══ DATA IN THIS EXERCISE ══

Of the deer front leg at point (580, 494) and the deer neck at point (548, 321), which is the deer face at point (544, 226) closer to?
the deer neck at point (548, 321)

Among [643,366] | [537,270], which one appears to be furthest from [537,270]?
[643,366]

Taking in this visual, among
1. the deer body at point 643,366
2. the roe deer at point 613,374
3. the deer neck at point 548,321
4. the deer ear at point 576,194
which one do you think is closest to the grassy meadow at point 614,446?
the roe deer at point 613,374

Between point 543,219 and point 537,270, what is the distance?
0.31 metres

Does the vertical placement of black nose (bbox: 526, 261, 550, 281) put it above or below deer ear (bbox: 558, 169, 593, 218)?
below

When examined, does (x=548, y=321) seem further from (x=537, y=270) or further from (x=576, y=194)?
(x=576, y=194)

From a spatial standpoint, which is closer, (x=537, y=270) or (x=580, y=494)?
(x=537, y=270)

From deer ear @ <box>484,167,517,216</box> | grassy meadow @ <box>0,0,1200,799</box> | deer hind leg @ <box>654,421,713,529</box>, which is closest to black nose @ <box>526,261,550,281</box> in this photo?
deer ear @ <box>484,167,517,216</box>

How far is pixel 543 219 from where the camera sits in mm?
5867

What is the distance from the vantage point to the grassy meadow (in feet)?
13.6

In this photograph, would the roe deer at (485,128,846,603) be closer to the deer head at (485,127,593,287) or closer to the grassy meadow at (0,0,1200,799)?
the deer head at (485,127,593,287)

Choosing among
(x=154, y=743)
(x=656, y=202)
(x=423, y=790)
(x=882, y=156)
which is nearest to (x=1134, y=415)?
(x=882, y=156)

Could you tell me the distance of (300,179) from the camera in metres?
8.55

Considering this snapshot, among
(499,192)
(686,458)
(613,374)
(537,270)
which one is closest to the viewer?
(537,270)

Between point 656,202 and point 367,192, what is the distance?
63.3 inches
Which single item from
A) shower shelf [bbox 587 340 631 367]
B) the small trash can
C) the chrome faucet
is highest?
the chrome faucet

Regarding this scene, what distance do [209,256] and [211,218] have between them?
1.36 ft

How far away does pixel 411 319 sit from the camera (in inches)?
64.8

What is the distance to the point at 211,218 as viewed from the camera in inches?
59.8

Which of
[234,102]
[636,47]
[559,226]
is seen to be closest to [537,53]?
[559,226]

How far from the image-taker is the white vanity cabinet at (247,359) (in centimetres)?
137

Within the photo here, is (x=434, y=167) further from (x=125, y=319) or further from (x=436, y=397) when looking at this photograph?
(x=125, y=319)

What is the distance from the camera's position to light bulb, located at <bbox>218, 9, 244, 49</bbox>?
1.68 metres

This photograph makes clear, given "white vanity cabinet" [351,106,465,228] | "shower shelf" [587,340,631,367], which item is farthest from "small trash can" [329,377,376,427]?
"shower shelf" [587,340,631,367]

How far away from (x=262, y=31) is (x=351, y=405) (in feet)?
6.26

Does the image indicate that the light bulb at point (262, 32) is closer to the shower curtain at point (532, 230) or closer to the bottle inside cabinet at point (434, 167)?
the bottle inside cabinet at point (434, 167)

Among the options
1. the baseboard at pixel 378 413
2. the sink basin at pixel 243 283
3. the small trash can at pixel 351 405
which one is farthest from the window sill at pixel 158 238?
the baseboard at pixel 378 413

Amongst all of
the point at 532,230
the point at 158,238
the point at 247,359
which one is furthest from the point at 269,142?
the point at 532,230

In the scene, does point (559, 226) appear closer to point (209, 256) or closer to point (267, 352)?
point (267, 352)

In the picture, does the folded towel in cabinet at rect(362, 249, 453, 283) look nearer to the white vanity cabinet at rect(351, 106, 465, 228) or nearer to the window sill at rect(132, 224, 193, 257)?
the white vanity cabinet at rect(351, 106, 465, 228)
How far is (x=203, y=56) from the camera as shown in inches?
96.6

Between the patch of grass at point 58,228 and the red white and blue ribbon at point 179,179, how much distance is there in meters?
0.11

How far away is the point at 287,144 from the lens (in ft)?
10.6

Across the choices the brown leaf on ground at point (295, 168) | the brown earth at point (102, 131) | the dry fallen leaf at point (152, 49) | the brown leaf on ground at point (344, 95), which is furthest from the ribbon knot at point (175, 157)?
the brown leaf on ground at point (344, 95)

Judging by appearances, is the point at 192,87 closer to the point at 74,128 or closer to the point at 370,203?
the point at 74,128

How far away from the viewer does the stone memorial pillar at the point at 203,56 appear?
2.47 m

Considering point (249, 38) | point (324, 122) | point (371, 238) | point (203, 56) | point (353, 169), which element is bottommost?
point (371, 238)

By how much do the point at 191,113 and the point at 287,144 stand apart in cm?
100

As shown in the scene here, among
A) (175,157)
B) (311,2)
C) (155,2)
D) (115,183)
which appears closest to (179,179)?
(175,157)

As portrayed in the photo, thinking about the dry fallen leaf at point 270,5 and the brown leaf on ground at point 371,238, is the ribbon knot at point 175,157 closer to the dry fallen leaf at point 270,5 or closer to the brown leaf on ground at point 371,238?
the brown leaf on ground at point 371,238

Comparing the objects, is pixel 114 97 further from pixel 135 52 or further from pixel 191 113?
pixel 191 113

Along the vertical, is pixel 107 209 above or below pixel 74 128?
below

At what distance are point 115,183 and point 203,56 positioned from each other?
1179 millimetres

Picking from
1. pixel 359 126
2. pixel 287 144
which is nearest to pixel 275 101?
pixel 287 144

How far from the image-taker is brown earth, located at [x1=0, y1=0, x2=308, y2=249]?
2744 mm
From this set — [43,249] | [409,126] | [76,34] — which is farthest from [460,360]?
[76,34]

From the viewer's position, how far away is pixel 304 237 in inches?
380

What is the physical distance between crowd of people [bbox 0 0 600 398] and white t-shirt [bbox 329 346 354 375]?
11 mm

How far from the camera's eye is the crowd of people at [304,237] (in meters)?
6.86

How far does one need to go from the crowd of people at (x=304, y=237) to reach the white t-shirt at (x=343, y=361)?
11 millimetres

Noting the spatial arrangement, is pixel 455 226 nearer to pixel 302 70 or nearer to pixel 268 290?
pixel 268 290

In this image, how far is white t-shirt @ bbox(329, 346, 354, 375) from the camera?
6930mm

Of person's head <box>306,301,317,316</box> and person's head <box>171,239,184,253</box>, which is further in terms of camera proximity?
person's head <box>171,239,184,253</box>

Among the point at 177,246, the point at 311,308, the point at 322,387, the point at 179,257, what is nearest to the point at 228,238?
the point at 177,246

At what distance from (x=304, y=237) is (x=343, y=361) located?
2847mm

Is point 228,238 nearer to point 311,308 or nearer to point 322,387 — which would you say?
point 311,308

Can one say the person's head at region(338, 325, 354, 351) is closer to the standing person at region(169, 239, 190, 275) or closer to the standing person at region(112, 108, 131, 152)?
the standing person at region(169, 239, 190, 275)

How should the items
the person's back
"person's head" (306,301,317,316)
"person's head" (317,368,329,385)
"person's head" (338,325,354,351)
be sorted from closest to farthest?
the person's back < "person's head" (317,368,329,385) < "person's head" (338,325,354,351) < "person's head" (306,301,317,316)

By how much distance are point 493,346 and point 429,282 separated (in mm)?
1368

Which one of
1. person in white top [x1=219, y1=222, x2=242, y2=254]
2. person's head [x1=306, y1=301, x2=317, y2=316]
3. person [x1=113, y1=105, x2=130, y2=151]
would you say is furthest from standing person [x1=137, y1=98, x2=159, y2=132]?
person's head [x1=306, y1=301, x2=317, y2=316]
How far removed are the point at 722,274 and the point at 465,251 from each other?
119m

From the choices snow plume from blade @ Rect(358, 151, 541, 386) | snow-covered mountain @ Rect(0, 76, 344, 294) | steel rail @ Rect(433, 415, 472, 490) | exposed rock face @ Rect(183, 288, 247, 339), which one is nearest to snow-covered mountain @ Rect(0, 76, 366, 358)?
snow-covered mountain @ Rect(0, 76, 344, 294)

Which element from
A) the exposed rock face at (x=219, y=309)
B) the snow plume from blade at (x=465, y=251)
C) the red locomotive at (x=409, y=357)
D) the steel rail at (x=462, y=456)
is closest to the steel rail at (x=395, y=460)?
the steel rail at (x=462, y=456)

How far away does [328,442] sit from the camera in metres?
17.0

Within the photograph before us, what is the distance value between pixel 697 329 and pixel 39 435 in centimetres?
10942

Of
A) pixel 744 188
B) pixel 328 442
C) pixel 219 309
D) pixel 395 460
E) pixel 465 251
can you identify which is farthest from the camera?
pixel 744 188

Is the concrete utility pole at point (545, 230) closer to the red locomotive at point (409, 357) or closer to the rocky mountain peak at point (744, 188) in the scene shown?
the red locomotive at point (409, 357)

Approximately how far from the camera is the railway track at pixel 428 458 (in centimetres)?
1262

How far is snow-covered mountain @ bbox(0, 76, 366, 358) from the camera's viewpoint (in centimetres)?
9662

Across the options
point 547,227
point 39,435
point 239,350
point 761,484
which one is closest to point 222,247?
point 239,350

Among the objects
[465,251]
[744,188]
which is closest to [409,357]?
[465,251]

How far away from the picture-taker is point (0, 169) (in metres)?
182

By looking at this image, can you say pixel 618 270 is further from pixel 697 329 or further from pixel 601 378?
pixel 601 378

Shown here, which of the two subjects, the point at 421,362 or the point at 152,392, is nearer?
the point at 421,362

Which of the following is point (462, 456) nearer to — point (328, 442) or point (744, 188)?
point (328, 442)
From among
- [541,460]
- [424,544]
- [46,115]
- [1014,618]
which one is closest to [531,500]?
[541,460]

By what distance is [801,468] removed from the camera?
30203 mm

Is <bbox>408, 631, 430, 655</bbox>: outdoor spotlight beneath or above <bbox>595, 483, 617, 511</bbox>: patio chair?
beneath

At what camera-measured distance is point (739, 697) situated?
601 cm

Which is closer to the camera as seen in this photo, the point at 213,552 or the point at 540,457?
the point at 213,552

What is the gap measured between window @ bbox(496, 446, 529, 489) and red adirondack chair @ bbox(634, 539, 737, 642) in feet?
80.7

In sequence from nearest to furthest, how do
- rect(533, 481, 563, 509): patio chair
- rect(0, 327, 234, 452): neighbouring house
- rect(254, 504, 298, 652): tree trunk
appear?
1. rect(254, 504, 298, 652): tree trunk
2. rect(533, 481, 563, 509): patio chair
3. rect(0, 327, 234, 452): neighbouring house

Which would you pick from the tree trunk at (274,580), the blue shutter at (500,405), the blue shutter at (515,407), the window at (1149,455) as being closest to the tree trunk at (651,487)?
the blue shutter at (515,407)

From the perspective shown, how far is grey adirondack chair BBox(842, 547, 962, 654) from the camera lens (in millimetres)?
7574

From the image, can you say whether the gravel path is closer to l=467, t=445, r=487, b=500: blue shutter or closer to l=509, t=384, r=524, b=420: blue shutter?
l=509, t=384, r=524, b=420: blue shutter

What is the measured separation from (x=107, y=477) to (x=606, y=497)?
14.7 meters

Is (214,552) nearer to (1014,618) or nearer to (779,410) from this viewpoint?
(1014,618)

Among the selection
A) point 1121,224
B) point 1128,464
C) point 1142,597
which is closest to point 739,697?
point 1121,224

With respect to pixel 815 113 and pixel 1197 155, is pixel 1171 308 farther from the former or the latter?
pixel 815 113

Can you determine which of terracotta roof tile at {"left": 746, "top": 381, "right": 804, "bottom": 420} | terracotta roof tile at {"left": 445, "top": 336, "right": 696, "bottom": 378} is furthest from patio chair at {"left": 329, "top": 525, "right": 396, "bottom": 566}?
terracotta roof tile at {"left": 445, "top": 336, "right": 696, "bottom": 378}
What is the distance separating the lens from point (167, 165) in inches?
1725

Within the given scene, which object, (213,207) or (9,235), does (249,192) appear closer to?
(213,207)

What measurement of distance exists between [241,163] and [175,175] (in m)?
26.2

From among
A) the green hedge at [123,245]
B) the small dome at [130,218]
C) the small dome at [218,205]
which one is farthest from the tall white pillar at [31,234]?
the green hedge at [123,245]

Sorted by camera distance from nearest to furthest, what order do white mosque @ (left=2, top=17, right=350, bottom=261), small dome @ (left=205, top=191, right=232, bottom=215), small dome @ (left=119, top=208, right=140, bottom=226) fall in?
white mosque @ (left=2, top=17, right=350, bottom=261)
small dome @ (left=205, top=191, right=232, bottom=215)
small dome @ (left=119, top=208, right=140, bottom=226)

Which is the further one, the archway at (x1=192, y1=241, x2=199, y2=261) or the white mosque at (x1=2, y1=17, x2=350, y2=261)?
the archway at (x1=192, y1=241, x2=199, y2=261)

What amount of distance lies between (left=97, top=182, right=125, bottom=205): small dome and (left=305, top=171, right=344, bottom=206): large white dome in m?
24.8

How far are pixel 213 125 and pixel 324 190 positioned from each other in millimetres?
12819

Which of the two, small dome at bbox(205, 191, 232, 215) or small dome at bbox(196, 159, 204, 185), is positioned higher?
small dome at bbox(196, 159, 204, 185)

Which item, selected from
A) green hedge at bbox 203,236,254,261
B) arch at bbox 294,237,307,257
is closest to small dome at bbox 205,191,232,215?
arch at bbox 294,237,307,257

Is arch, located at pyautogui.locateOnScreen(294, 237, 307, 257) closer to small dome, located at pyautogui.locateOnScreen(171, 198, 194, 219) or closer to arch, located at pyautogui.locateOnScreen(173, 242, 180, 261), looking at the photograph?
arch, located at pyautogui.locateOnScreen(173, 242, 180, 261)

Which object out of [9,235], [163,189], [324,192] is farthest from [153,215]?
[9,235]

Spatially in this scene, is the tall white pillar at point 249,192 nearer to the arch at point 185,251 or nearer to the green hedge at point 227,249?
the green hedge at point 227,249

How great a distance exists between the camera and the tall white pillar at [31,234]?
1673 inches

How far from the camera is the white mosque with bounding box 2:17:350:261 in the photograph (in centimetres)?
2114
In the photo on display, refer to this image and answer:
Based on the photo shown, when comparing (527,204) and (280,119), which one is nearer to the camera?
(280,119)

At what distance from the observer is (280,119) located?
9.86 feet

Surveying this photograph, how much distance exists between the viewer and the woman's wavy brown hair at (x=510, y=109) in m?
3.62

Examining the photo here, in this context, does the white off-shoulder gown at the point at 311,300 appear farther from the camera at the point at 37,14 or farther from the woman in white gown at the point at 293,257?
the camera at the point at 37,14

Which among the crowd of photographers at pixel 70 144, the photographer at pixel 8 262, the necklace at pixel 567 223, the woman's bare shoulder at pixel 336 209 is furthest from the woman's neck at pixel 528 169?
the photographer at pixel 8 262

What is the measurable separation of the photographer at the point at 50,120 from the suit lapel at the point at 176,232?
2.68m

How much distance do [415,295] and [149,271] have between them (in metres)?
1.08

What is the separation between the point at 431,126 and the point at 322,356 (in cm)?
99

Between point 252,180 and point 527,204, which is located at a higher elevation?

═══

**SET EXERCISE:** Turn the rows from the line with "How should the items" to the line with "the person's back <", both included, into a numbered list, one line per item, with any blank lines left out.

**COMPLETE ANSWER:**
1. How should the items
2. the person's back
3. "person's head" (306,301,317,316)
4. "person's head" (317,368,329,385)
5. "person's head" (338,325,354,351)
6. be sorted from closest to farthest?
7. the person's back < "person's head" (317,368,329,385) < "person's head" (338,325,354,351) < "person's head" (306,301,317,316)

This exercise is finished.